TASK PROMPT>
Copy all of the lines below verbatim and omit the pictures from the output.

◇ ◇ ◇ ◇ ◇

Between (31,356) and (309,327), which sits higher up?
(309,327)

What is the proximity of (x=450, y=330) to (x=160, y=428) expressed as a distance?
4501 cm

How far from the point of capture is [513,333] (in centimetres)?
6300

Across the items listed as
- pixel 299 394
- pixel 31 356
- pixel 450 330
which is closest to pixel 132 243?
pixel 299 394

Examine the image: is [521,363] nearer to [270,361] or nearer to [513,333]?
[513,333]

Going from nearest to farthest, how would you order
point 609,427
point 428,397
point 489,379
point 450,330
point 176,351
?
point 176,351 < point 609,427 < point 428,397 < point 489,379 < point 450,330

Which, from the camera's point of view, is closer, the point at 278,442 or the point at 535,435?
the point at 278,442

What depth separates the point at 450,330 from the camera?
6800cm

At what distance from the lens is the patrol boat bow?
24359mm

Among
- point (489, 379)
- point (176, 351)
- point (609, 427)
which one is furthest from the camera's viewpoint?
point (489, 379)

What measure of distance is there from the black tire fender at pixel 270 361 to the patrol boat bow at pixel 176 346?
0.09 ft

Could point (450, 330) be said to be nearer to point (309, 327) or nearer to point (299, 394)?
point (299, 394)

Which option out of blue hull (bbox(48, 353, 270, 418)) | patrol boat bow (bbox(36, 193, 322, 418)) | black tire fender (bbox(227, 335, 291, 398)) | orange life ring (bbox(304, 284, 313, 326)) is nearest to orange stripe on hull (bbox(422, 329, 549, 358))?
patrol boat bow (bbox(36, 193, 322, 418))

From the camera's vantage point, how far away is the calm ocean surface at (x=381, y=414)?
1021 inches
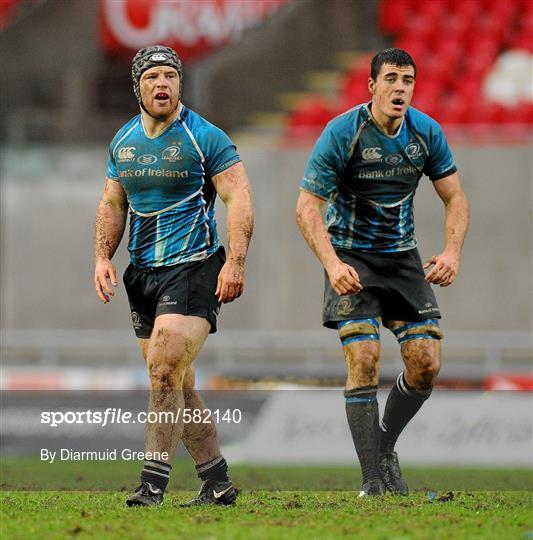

◇ ◇ ◇ ◇ ◇

WORKED ANSWER>
Between (31,356) and (309,327), which sits higher up?
(309,327)

What is the proximity of (x=450, y=330) to (x=160, y=428) expressed as a distance?
4501 cm

How far from the point of capture is [513,333] (in centimetres)?
6300

Across the items listed as
- pixel 299 394
- pixel 31 356
- pixel 450 330
which is closest to pixel 132 243?
pixel 299 394

Examine the image: is [521,363] nearer to [270,361] or nearer to [513,333]?
[513,333]

Going from nearest to farthest, how would you order
point 609,427
point 428,397
point 489,379
point 450,330
point 176,351
?
point 176,351 < point 609,427 < point 428,397 < point 489,379 < point 450,330

Which, from the camera's point of view, is closer, the point at 278,442 or the point at 535,435?
the point at 278,442

What depth separates the point at 450,330 from the camera?
6800cm

At what distance from the lens is the patrol boat bow?
24359mm

Among
- point (489, 379)
- point (176, 351)
- point (609, 427)
which one is furthest from the camera's viewpoint?
point (489, 379)

What measure of distance is there from the black tire fender at pixel 270 361 to the patrol boat bow at pixel 176 346?
0.09 ft

Could point (450, 330) be said to be nearer to point (309, 327) or nearer to point (299, 394)?
point (299, 394)

Which option out of blue hull (bbox(48, 353, 270, 418)) | patrol boat bow (bbox(36, 193, 322, 418)) | black tire fender (bbox(227, 335, 291, 398)) | orange life ring (bbox(304, 284, 313, 326)) is nearest to orange stripe on hull (bbox(422, 329, 549, 358))?
patrol boat bow (bbox(36, 193, 322, 418))

From the camera's vantage point, how far away is the calm ocean surface at (x=381, y=414)?
1021 inches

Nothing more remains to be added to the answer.